A traumatic brain injury can negatively impact a child's social life, according to a recent study.

Neuroscientists at Brigham Young University in Utah found that lingering injury in a specific region of the brain predicted the health of the children's social relationships.

"The thing that's hardest about brain injury is that someone can have significant difficulties but they still look OK," Shawn Gale, a neuropsychologist at Brigham Young University, said in a statement. "But they have a harder time remembering things and focusing on things as well and that affects the way they interact with other people. Since they look fine, people don't cut them as much slack as they ought to."
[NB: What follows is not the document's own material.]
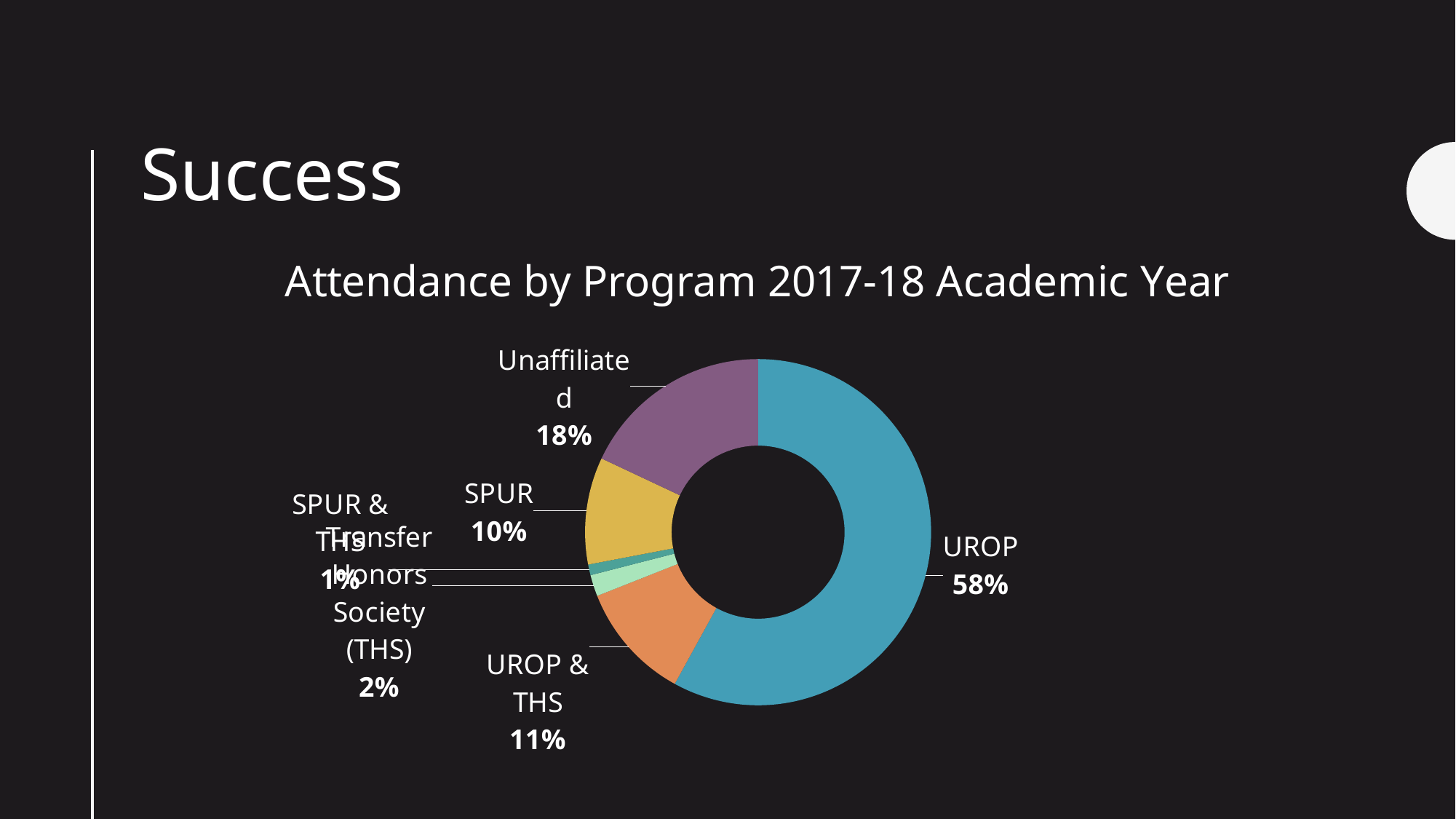
What percentage of attendance is attributed to SPUR? 10% What percentage of attendance is attributed to UROP? 58% What kind of chart is shown on the slide? Pie (doughnut) chart How many program categories are shown in the chart? 6 Which has a larger share of attendance, SPUR or UROP & THS? UROP & THS Which program has the smallest share of attendance? SPUR & THS How many percentage points larger is the UROP share than the Unaffiliated share? 40 What is the title of the chart? Attendance by Program 2017-18 Academic Year What percentage of attendance is attributed to Transfer Honors Society (THS)? 2% Which program has the largest share of attendance? UROP What percentage of attendance is attributed to UROP & THS? 11% What share of attendance is Unaffiliated? 18%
For the study, researchers studied a group of children three years after each had suffered a traumatic brain injury - most commonly from car accidents.

They compared the children's social lives and thinking skills with the thickness of the brain's outer layer in the frontal lobe. The brain measurements came from MRI scans and the social information was gathered from parents on a variety of dimensions, such as their children's participation in groups, number of friends and amount of time spent with friends.

Researchers also found that that physical injury and social withdrawal are connected through something called "cognitive proficiency." Cognitive proficiency is the combination of short-term memory and the brain's processing speed.

"In social interactions we need to process the content of what a person is saying in addition to simultaneously processing nonverbal cues," researcher Ashley Levan said in a statement. "We then have to hold that information in our working memory to be able to respond appropriately. If you disrupt working memory or processing speed it can result in difficulty with social interactions."

Separate studies on children with attention deficit hyperactivity disorder, which also affects the frontal lobes, show that therapy can improve working memory.

Further research is needed to determine if improvements in working memory could "treat" the social difficulties brought on by head injuries, researchers said.

"This is a preliminary study but we want to go into more of the details about why working memory and processing speed are associated with social functioning and how specific brain structures might be related to improve outcome," Gale said.